Desde que tengo uso de razón encuentro en el dedo índice de mi mano izquierda una cicatriz. Está intacta. En el límite del nudillo con el inicio del mismo dedo que me permitía ser un soldado de dos pistolas cuando jugaba a la guerra de pequeño, y que me ofrece la posibilidad hoy de escribir con velocidad y precisión cada vez que me enfrento a una PC. No es una gran cicatriz, pero su tamaño y profundidad hablan de uno de esos golpes que no se olvidan. Y al no tener en mi memoria siquiera un retazo de recuerdo que me traslade al momento que se produjo, la deduzco como una herida demasiado púber, y que en el más extremo de los casos, me ocurrió en el útero de mi madre. Los cumpleaños son para mí como una cicatriz. Cada año que pasa simbólicamente por el día que marcamos con un aspa en el calendario de nuestra vida, deja una huella irremediable. Traen consigo heridas con cicatrices que cuando nos detenemos a observar, evocan un aprendizaje, un cariño, una tristeza.
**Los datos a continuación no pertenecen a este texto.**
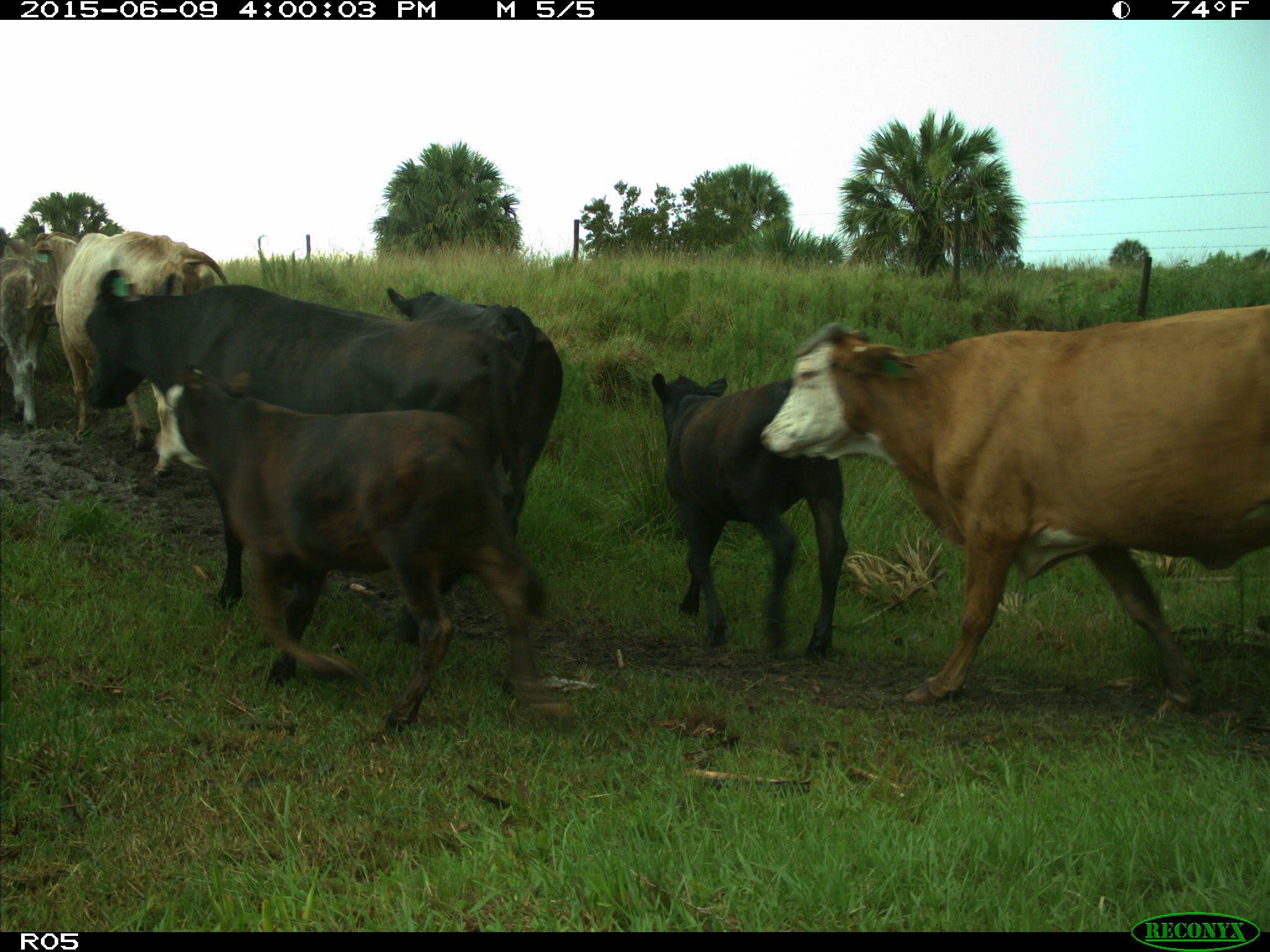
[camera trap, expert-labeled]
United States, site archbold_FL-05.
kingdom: Animalia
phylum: Chordata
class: Mammalia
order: Artiodactyla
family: Bovidae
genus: Bos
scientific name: Bos taurus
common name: domestic cow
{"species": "Bos taurus (domestic cow)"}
Nunca he sido muy amigo de mi cumpleaños. Creo que mi eterna búsqueda por pasar desapercibido, entre las sombras, afectada de manera inevitable cada 28 de mayo, es la principal razón. Pero hoy, adentrado cada vez más a los 30, pienso que rechazo mi cumpleaños por el sencillo y contundente maleficio que me topa cara a cara con mi peor enemigo: el paso del tiempo. No es que me sienta viejo, pero cada vez son más lejanas mis épocas de niño. Y mis recuerdos adolescentes ya casi ni me duelen.
Las horas previas a mi cumpleaños son siempre un martirio. Esta vez no ha sido la excepción. Un bajón terrible parecido a la depresión, dolores en el cuerpo (malestar del alma), ganas de que sea pasado mañana. Creo que por primera vez, mi entorno me ha hecho caso, y me ha concedido el deseo de no realizar festejo alguno. Un cumpleaños sin tortas, sin visitas, sin regalos. Hoy que observo en el reloj de mi celular cómo el 28 de mayo se va extinguiendo, no me arrepiento.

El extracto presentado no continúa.